31.7.09

Y nos dieron la diez

Solitario empecé a buscar oídos para contar mis viejas historias. Un porqué, un restaurant, un cabaret, una cantina, me iba encontrando mientras caminaba por esa calle llena de ruidos y conversaciones ajenas. La noche sombría, las parejas caminando, todo hacía que me sienta más solo. Cada paso mío me preguntaba a donde iba. Otro bar y otro bar. Todos cerrados. Hasta que uno abierto. Pensé que estaba a tiempo todavía y decidí entrar. Un par de copas no me caerían mal, me dije resignado, y me hice paso entre las mesas mientras escogía un buen lugar. Nadie me miraba. Todos en grupo, y sólo se escuchaban conversaciones inentendibles y voces que intentaban cantar. Me paré junto a la barra y desabotoné un poco mi camisa, el calor era infernal. Entonces me gritaron desde atrás.

- ¡Hombre, permiso, que le estoy hablando a la muchacha!
- Maricón ¿Por qué no te paras y te acercas? A ver si así dejas de guitar como puerca en matadero.- No me atreví a decirle, solo lo pensé, mientras me hacía a un lado en silencio.

Luego, voltié a mirar a la muchacha… Pasmado y mudo con menos gestos que un palo me di cuenta de que un par de copas seria muy poco. Una angelita de corbata michi y minifalda me explicó en ese momento de que estaba hecho el cielo.

- Yo te conozco- Me dijo levantando la mirada, mientras le servía una jarra de cerveza al maricón. ¡Hasta su voz era sensual!
- Al parecer, eres la única que sabe quien soy.
- No estoy muy segura, pero… Si me cantas al oído te pongo un cubata.
- Después de que bailes conmigo me tomaré el cubata.- Le dije sonriendo mientras ella se alejaba.

Desde ese momento no me moví de ahí y ella tampoco. Conversábamos y reíamos de cosas sin sentido. La gente se iba yendo poco a poco, el lugar quedaba vacío. Ella y yo no dejábamos de hablar, para disimular nuestras ganas de comernos vivos. Nos íbamos quedando solos, y yo me seguía enamorando. Ella, tan gloriosa como yo, loco. De pronto, no había nadie más y ya tenían que cerrar.

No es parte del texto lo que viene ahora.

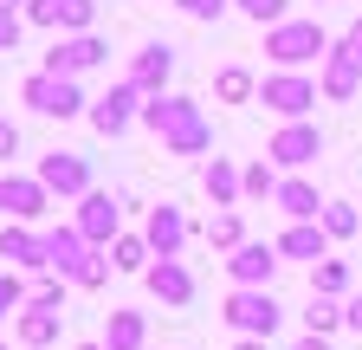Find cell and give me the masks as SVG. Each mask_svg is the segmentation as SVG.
<instances>
[{
	"label": "cell",
	"mask_w": 362,
	"mask_h": 350,
	"mask_svg": "<svg viewBox=\"0 0 362 350\" xmlns=\"http://www.w3.org/2000/svg\"><path fill=\"white\" fill-rule=\"evenodd\" d=\"M343 324H349V331H362V292H356V298L343 305Z\"/></svg>",
	"instance_id": "39"
},
{
	"label": "cell",
	"mask_w": 362,
	"mask_h": 350,
	"mask_svg": "<svg viewBox=\"0 0 362 350\" xmlns=\"http://www.w3.org/2000/svg\"><path fill=\"white\" fill-rule=\"evenodd\" d=\"M39 182H45V195H90L98 182H90V162L84 156H71V149H52V156H39Z\"/></svg>",
	"instance_id": "9"
},
{
	"label": "cell",
	"mask_w": 362,
	"mask_h": 350,
	"mask_svg": "<svg viewBox=\"0 0 362 350\" xmlns=\"http://www.w3.org/2000/svg\"><path fill=\"white\" fill-rule=\"evenodd\" d=\"M279 259H330V234L317 221H291L279 234Z\"/></svg>",
	"instance_id": "19"
},
{
	"label": "cell",
	"mask_w": 362,
	"mask_h": 350,
	"mask_svg": "<svg viewBox=\"0 0 362 350\" xmlns=\"http://www.w3.org/2000/svg\"><path fill=\"white\" fill-rule=\"evenodd\" d=\"M188 214H181L175 201H162V208H149V221H143V240H149V253L156 259H181V247H188Z\"/></svg>",
	"instance_id": "10"
},
{
	"label": "cell",
	"mask_w": 362,
	"mask_h": 350,
	"mask_svg": "<svg viewBox=\"0 0 362 350\" xmlns=\"http://www.w3.org/2000/svg\"><path fill=\"white\" fill-rule=\"evenodd\" d=\"M110 266H117V273H149L156 253H149L143 234H117V240H110Z\"/></svg>",
	"instance_id": "25"
},
{
	"label": "cell",
	"mask_w": 362,
	"mask_h": 350,
	"mask_svg": "<svg viewBox=\"0 0 362 350\" xmlns=\"http://www.w3.org/2000/svg\"><path fill=\"white\" fill-rule=\"evenodd\" d=\"M233 7H240L246 20H259V26H279V20H285V0H233Z\"/></svg>",
	"instance_id": "35"
},
{
	"label": "cell",
	"mask_w": 362,
	"mask_h": 350,
	"mask_svg": "<svg viewBox=\"0 0 362 350\" xmlns=\"http://www.w3.org/2000/svg\"><path fill=\"white\" fill-rule=\"evenodd\" d=\"M90 130H98V137H123L129 130V117H143V91H136V84L123 78V84H110L104 98H90Z\"/></svg>",
	"instance_id": "7"
},
{
	"label": "cell",
	"mask_w": 362,
	"mask_h": 350,
	"mask_svg": "<svg viewBox=\"0 0 362 350\" xmlns=\"http://www.w3.org/2000/svg\"><path fill=\"white\" fill-rule=\"evenodd\" d=\"M317 91H324V84H310L304 72H272V78L259 84V104H272L285 123H304L310 104H317Z\"/></svg>",
	"instance_id": "6"
},
{
	"label": "cell",
	"mask_w": 362,
	"mask_h": 350,
	"mask_svg": "<svg viewBox=\"0 0 362 350\" xmlns=\"http://www.w3.org/2000/svg\"><path fill=\"white\" fill-rule=\"evenodd\" d=\"M13 7H20V0H0V20H13Z\"/></svg>",
	"instance_id": "43"
},
{
	"label": "cell",
	"mask_w": 362,
	"mask_h": 350,
	"mask_svg": "<svg viewBox=\"0 0 362 350\" xmlns=\"http://www.w3.org/2000/svg\"><path fill=\"white\" fill-rule=\"evenodd\" d=\"M13 331H20V350H52L65 331V312H20Z\"/></svg>",
	"instance_id": "21"
},
{
	"label": "cell",
	"mask_w": 362,
	"mask_h": 350,
	"mask_svg": "<svg viewBox=\"0 0 362 350\" xmlns=\"http://www.w3.org/2000/svg\"><path fill=\"white\" fill-rule=\"evenodd\" d=\"M310 292H317V298H343V292H349V259H317Z\"/></svg>",
	"instance_id": "27"
},
{
	"label": "cell",
	"mask_w": 362,
	"mask_h": 350,
	"mask_svg": "<svg viewBox=\"0 0 362 350\" xmlns=\"http://www.w3.org/2000/svg\"><path fill=\"white\" fill-rule=\"evenodd\" d=\"M26 20L33 26H59V0H26Z\"/></svg>",
	"instance_id": "37"
},
{
	"label": "cell",
	"mask_w": 362,
	"mask_h": 350,
	"mask_svg": "<svg viewBox=\"0 0 362 350\" xmlns=\"http://www.w3.org/2000/svg\"><path fill=\"white\" fill-rule=\"evenodd\" d=\"M168 72H175V46H143V52L129 59V84H136L143 98H162Z\"/></svg>",
	"instance_id": "17"
},
{
	"label": "cell",
	"mask_w": 362,
	"mask_h": 350,
	"mask_svg": "<svg viewBox=\"0 0 362 350\" xmlns=\"http://www.w3.org/2000/svg\"><path fill=\"white\" fill-rule=\"evenodd\" d=\"M110 59V46L98 33H71V39H59L52 52H45V72H59V78H78V72H90V65H104Z\"/></svg>",
	"instance_id": "12"
},
{
	"label": "cell",
	"mask_w": 362,
	"mask_h": 350,
	"mask_svg": "<svg viewBox=\"0 0 362 350\" xmlns=\"http://www.w3.org/2000/svg\"><path fill=\"white\" fill-rule=\"evenodd\" d=\"M0 350H7V344H0Z\"/></svg>",
	"instance_id": "45"
},
{
	"label": "cell",
	"mask_w": 362,
	"mask_h": 350,
	"mask_svg": "<svg viewBox=\"0 0 362 350\" xmlns=\"http://www.w3.org/2000/svg\"><path fill=\"white\" fill-rule=\"evenodd\" d=\"M65 292H71V279H59V273H45L33 292H26V312H65Z\"/></svg>",
	"instance_id": "29"
},
{
	"label": "cell",
	"mask_w": 362,
	"mask_h": 350,
	"mask_svg": "<svg viewBox=\"0 0 362 350\" xmlns=\"http://www.w3.org/2000/svg\"><path fill=\"white\" fill-rule=\"evenodd\" d=\"M272 201H279V214H291V221H317V214H324V195H317V182H304V175H285Z\"/></svg>",
	"instance_id": "20"
},
{
	"label": "cell",
	"mask_w": 362,
	"mask_h": 350,
	"mask_svg": "<svg viewBox=\"0 0 362 350\" xmlns=\"http://www.w3.org/2000/svg\"><path fill=\"white\" fill-rule=\"evenodd\" d=\"M26 292H33V286H26L20 273H0V318H7V312H26Z\"/></svg>",
	"instance_id": "34"
},
{
	"label": "cell",
	"mask_w": 362,
	"mask_h": 350,
	"mask_svg": "<svg viewBox=\"0 0 362 350\" xmlns=\"http://www.w3.org/2000/svg\"><path fill=\"white\" fill-rule=\"evenodd\" d=\"M337 324H343V305H337V298H317V292H310V305H304V331H310V337H330Z\"/></svg>",
	"instance_id": "30"
},
{
	"label": "cell",
	"mask_w": 362,
	"mask_h": 350,
	"mask_svg": "<svg viewBox=\"0 0 362 350\" xmlns=\"http://www.w3.org/2000/svg\"><path fill=\"white\" fill-rule=\"evenodd\" d=\"M201 188H207L214 208H240V201H246V195H240V169L226 162V156H214V162L201 169Z\"/></svg>",
	"instance_id": "22"
},
{
	"label": "cell",
	"mask_w": 362,
	"mask_h": 350,
	"mask_svg": "<svg viewBox=\"0 0 362 350\" xmlns=\"http://www.w3.org/2000/svg\"><path fill=\"white\" fill-rule=\"evenodd\" d=\"M13 39H20V26H13V20H0V52H13Z\"/></svg>",
	"instance_id": "40"
},
{
	"label": "cell",
	"mask_w": 362,
	"mask_h": 350,
	"mask_svg": "<svg viewBox=\"0 0 362 350\" xmlns=\"http://www.w3.org/2000/svg\"><path fill=\"white\" fill-rule=\"evenodd\" d=\"M59 26L90 33V26H98V0H59Z\"/></svg>",
	"instance_id": "33"
},
{
	"label": "cell",
	"mask_w": 362,
	"mask_h": 350,
	"mask_svg": "<svg viewBox=\"0 0 362 350\" xmlns=\"http://www.w3.org/2000/svg\"><path fill=\"white\" fill-rule=\"evenodd\" d=\"M13 156H20V130H13V123H0V169H7Z\"/></svg>",
	"instance_id": "38"
},
{
	"label": "cell",
	"mask_w": 362,
	"mask_h": 350,
	"mask_svg": "<svg viewBox=\"0 0 362 350\" xmlns=\"http://www.w3.org/2000/svg\"><path fill=\"white\" fill-rule=\"evenodd\" d=\"M233 350H265V337H240V344H233Z\"/></svg>",
	"instance_id": "42"
},
{
	"label": "cell",
	"mask_w": 362,
	"mask_h": 350,
	"mask_svg": "<svg viewBox=\"0 0 362 350\" xmlns=\"http://www.w3.org/2000/svg\"><path fill=\"white\" fill-rule=\"evenodd\" d=\"M330 46H337V39L317 26V20H279V26L265 33V52L279 59L285 72H298V65H310V59H330Z\"/></svg>",
	"instance_id": "3"
},
{
	"label": "cell",
	"mask_w": 362,
	"mask_h": 350,
	"mask_svg": "<svg viewBox=\"0 0 362 350\" xmlns=\"http://www.w3.org/2000/svg\"><path fill=\"white\" fill-rule=\"evenodd\" d=\"M20 98H26L39 117H59V123H65V117H84V111H90V98L78 91V78H59V72H33V78L20 84Z\"/></svg>",
	"instance_id": "4"
},
{
	"label": "cell",
	"mask_w": 362,
	"mask_h": 350,
	"mask_svg": "<svg viewBox=\"0 0 362 350\" xmlns=\"http://www.w3.org/2000/svg\"><path fill=\"white\" fill-rule=\"evenodd\" d=\"M317 227H324L330 240H356V227H362V214H356L349 201H324V214H317Z\"/></svg>",
	"instance_id": "28"
},
{
	"label": "cell",
	"mask_w": 362,
	"mask_h": 350,
	"mask_svg": "<svg viewBox=\"0 0 362 350\" xmlns=\"http://www.w3.org/2000/svg\"><path fill=\"white\" fill-rule=\"evenodd\" d=\"M149 344V318L143 312H110L104 318V350H143Z\"/></svg>",
	"instance_id": "23"
},
{
	"label": "cell",
	"mask_w": 362,
	"mask_h": 350,
	"mask_svg": "<svg viewBox=\"0 0 362 350\" xmlns=\"http://www.w3.org/2000/svg\"><path fill=\"white\" fill-rule=\"evenodd\" d=\"M317 156H324V130H317V123H285L279 137L265 143V162L272 169H304Z\"/></svg>",
	"instance_id": "8"
},
{
	"label": "cell",
	"mask_w": 362,
	"mask_h": 350,
	"mask_svg": "<svg viewBox=\"0 0 362 350\" xmlns=\"http://www.w3.org/2000/svg\"><path fill=\"white\" fill-rule=\"evenodd\" d=\"M0 259L20 266V273H45V247H39V234L26 221H7V227H0Z\"/></svg>",
	"instance_id": "16"
},
{
	"label": "cell",
	"mask_w": 362,
	"mask_h": 350,
	"mask_svg": "<svg viewBox=\"0 0 362 350\" xmlns=\"http://www.w3.org/2000/svg\"><path fill=\"white\" fill-rule=\"evenodd\" d=\"M298 350H330V337H310V331H304V337H298Z\"/></svg>",
	"instance_id": "41"
},
{
	"label": "cell",
	"mask_w": 362,
	"mask_h": 350,
	"mask_svg": "<svg viewBox=\"0 0 362 350\" xmlns=\"http://www.w3.org/2000/svg\"><path fill=\"white\" fill-rule=\"evenodd\" d=\"M52 208V195H45V182L39 175H0V214H7V221H39V214Z\"/></svg>",
	"instance_id": "11"
},
{
	"label": "cell",
	"mask_w": 362,
	"mask_h": 350,
	"mask_svg": "<svg viewBox=\"0 0 362 350\" xmlns=\"http://www.w3.org/2000/svg\"><path fill=\"white\" fill-rule=\"evenodd\" d=\"M175 7L188 13V20H220L226 7H233V0H175Z\"/></svg>",
	"instance_id": "36"
},
{
	"label": "cell",
	"mask_w": 362,
	"mask_h": 350,
	"mask_svg": "<svg viewBox=\"0 0 362 350\" xmlns=\"http://www.w3.org/2000/svg\"><path fill=\"white\" fill-rule=\"evenodd\" d=\"M272 273H279V240H246L226 259V279L233 286H272Z\"/></svg>",
	"instance_id": "13"
},
{
	"label": "cell",
	"mask_w": 362,
	"mask_h": 350,
	"mask_svg": "<svg viewBox=\"0 0 362 350\" xmlns=\"http://www.w3.org/2000/svg\"><path fill=\"white\" fill-rule=\"evenodd\" d=\"M356 84H362V59L349 46H330V59H324V98L343 104V98H356Z\"/></svg>",
	"instance_id": "18"
},
{
	"label": "cell",
	"mask_w": 362,
	"mask_h": 350,
	"mask_svg": "<svg viewBox=\"0 0 362 350\" xmlns=\"http://www.w3.org/2000/svg\"><path fill=\"white\" fill-rule=\"evenodd\" d=\"M143 286H149L162 305H175V312H181V305H194V273L181 266V259H156V266L143 273Z\"/></svg>",
	"instance_id": "15"
},
{
	"label": "cell",
	"mask_w": 362,
	"mask_h": 350,
	"mask_svg": "<svg viewBox=\"0 0 362 350\" xmlns=\"http://www.w3.org/2000/svg\"><path fill=\"white\" fill-rule=\"evenodd\" d=\"M39 247H45V273H59V279H71V273H78V259L90 253V247H84V234H78L71 221H65V227H45V234H39Z\"/></svg>",
	"instance_id": "14"
},
{
	"label": "cell",
	"mask_w": 362,
	"mask_h": 350,
	"mask_svg": "<svg viewBox=\"0 0 362 350\" xmlns=\"http://www.w3.org/2000/svg\"><path fill=\"white\" fill-rule=\"evenodd\" d=\"M201 234H207V247H220V253L246 247V221H240V208H220V214H214V221H207Z\"/></svg>",
	"instance_id": "26"
},
{
	"label": "cell",
	"mask_w": 362,
	"mask_h": 350,
	"mask_svg": "<svg viewBox=\"0 0 362 350\" xmlns=\"http://www.w3.org/2000/svg\"><path fill=\"white\" fill-rule=\"evenodd\" d=\"M143 123L156 130V137H162L175 156H201V149L214 143V130H207V117H201L194 98H168V91H162V98L143 104Z\"/></svg>",
	"instance_id": "1"
},
{
	"label": "cell",
	"mask_w": 362,
	"mask_h": 350,
	"mask_svg": "<svg viewBox=\"0 0 362 350\" xmlns=\"http://www.w3.org/2000/svg\"><path fill=\"white\" fill-rule=\"evenodd\" d=\"M117 266H110V253H98V247H90L84 259H78V273H71V286H84V292H98L104 279H110Z\"/></svg>",
	"instance_id": "32"
},
{
	"label": "cell",
	"mask_w": 362,
	"mask_h": 350,
	"mask_svg": "<svg viewBox=\"0 0 362 350\" xmlns=\"http://www.w3.org/2000/svg\"><path fill=\"white\" fill-rule=\"evenodd\" d=\"M220 318L233 324L240 337H265V344H272V331H279V318H285V305L272 298V286H233V292H226V305H220Z\"/></svg>",
	"instance_id": "2"
},
{
	"label": "cell",
	"mask_w": 362,
	"mask_h": 350,
	"mask_svg": "<svg viewBox=\"0 0 362 350\" xmlns=\"http://www.w3.org/2000/svg\"><path fill=\"white\" fill-rule=\"evenodd\" d=\"M214 98H220V104H246V98H259V78H252L246 65H220V72H214Z\"/></svg>",
	"instance_id": "24"
},
{
	"label": "cell",
	"mask_w": 362,
	"mask_h": 350,
	"mask_svg": "<svg viewBox=\"0 0 362 350\" xmlns=\"http://www.w3.org/2000/svg\"><path fill=\"white\" fill-rule=\"evenodd\" d=\"M78 234H84V247H98V253H110V240L123 234V201L110 195V188H90L84 201H78V221H71Z\"/></svg>",
	"instance_id": "5"
},
{
	"label": "cell",
	"mask_w": 362,
	"mask_h": 350,
	"mask_svg": "<svg viewBox=\"0 0 362 350\" xmlns=\"http://www.w3.org/2000/svg\"><path fill=\"white\" fill-rule=\"evenodd\" d=\"M240 195H246V201H272V195H279V169H272V162L240 169Z\"/></svg>",
	"instance_id": "31"
},
{
	"label": "cell",
	"mask_w": 362,
	"mask_h": 350,
	"mask_svg": "<svg viewBox=\"0 0 362 350\" xmlns=\"http://www.w3.org/2000/svg\"><path fill=\"white\" fill-rule=\"evenodd\" d=\"M78 350H104V344H78Z\"/></svg>",
	"instance_id": "44"
}]
</instances>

Íbamos caminando por la calle vacía. Cada paso una caricia; cada farol un beso. Una cantina un cabaret un restaurant un parque y doblando la esquina, un hostal. Los hostales estaban siempre abiertos, y además siempre pensamos que ahí íbamos a llegar.

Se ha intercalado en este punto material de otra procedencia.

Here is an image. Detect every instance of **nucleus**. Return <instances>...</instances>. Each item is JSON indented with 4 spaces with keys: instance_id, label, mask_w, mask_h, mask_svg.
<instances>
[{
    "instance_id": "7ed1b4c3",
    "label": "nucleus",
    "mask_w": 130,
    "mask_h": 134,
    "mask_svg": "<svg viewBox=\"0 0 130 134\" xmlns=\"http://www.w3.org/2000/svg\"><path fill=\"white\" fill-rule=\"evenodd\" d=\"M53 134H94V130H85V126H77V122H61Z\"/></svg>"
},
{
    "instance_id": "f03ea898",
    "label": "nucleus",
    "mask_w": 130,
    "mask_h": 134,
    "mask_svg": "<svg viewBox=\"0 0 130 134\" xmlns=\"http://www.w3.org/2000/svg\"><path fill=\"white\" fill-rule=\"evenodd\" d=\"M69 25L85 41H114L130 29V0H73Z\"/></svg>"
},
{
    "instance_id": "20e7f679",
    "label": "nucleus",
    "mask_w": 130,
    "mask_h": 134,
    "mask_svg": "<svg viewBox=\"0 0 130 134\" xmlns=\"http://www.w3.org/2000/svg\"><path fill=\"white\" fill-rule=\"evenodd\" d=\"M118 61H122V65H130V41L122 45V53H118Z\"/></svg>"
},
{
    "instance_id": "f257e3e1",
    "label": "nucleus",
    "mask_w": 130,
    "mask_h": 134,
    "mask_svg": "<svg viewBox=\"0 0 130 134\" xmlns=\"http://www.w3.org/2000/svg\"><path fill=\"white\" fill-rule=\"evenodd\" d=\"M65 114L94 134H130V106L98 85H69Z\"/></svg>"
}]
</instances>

Caricia tras beso y risa tras palabra en el bramar de nuestros cuerpos se acabó la madrugada… y nos dieron las diez y las once, las doce y la una, las dos y las tres, y desnudos al anochecer, extasiados piel con piel, me bailó bajo la luna.

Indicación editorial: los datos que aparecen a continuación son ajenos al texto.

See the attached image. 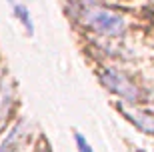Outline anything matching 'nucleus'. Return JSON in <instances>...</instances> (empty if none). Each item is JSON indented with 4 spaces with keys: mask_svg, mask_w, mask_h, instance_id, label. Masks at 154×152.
I'll return each mask as SVG.
<instances>
[{
    "mask_svg": "<svg viewBox=\"0 0 154 152\" xmlns=\"http://www.w3.org/2000/svg\"><path fill=\"white\" fill-rule=\"evenodd\" d=\"M72 14L78 18L80 22L88 26L90 30L104 36H120L124 34L126 22L124 18L116 14L102 4H96L92 0H78L72 4Z\"/></svg>",
    "mask_w": 154,
    "mask_h": 152,
    "instance_id": "1",
    "label": "nucleus"
},
{
    "mask_svg": "<svg viewBox=\"0 0 154 152\" xmlns=\"http://www.w3.org/2000/svg\"><path fill=\"white\" fill-rule=\"evenodd\" d=\"M74 142H76V148H78V152H94V148L90 146V142L86 140L84 134L74 132Z\"/></svg>",
    "mask_w": 154,
    "mask_h": 152,
    "instance_id": "7",
    "label": "nucleus"
},
{
    "mask_svg": "<svg viewBox=\"0 0 154 152\" xmlns=\"http://www.w3.org/2000/svg\"><path fill=\"white\" fill-rule=\"evenodd\" d=\"M20 140H22V124H18L16 128L8 134V138L0 144V152H12L14 148L18 146V142H20Z\"/></svg>",
    "mask_w": 154,
    "mask_h": 152,
    "instance_id": "6",
    "label": "nucleus"
},
{
    "mask_svg": "<svg viewBox=\"0 0 154 152\" xmlns=\"http://www.w3.org/2000/svg\"><path fill=\"white\" fill-rule=\"evenodd\" d=\"M100 82L104 84V88H108L112 94L120 96L122 100L130 102V104H134V102L140 100V90H138V86L132 82V80H128V76H124L122 72H118L116 68H106V70H102L100 72Z\"/></svg>",
    "mask_w": 154,
    "mask_h": 152,
    "instance_id": "2",
    "label": "nucleus"
},
{
    "mask_svg": "<svg viewBox=\"0 0 154 152\" xmlns=\"http://www.w3.org/2000/svg\"><path fill=\"white\" fill-rule=\"evenodd\" d=\"M120 112L124 114V116L130 120L136 128H140L142 132L154 136V112L140 110V108H128V106H122V108H120Z\"/></svg>",
    "mask_w": 154,
    "mask_h": 152,
    "instance_id": "3",
    "label": "nucleus"
},
{
    "mask_svg": "<svg viewBox=\"0 0 154 152\" xmlns=\"http://www.w3.org/2000/svg\"><path fill=\"white\" fill-rule=\"evenodd\" d=\"M12 12H14V16L20 24H22V28H26V32L32 34L34 32V22H32V16H30L28 8L24 2H18V4H12Z\"/></svg>",
    "mask_w": 154,
    "mask_h": 152,
    "instance_id": "5",
    "label": "nucleus"
},
{
    "mask_svg": "<svg viewBox=\"0 0 154 152\" xmlns=\"http://www.w3.org/2000/svg\"><path fill=\"white\" fill-rule=\"evenodd\" d=\"M12 108V86L8 80H2L0 84V128L4 126L8 114Z\"/></svg>",
    "mask_w": 154,
    "mask_h": 152,
    "instance_id": "4",
    "label": "nucleus"
}]
</instances>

- ¿Ahora, me cantas al oído? – Me dijo con sus labios en mi cuello y respirando agitada.

La tomé de la cintura y la apreté hacia mí sutilmente.

- No me has traído mi cubata…

Su sonrisa, la recordé llorando al otro verano. Mi infierno fue tal que me ahogó su ausencia en tres copas. Al saber de su lugar incierto en mi desgarro reventé los cristales de ese bar que ahora se llamaba Banco Hispanoamericano. Ni sus piernas, ni su voz, ni sus ojos de gata, ni su forma de tocar. Había en su lugar un guardia municipal que apenas me alcanzó, me reventó la boca. Y escribí en el muro del cuarto, del mismo hostal donde le quite la ropa, “Moriré por no cantarte al oído, y tú por mi cubata”. Y salí cantando como loco a la calle para tallar en eterno este relato.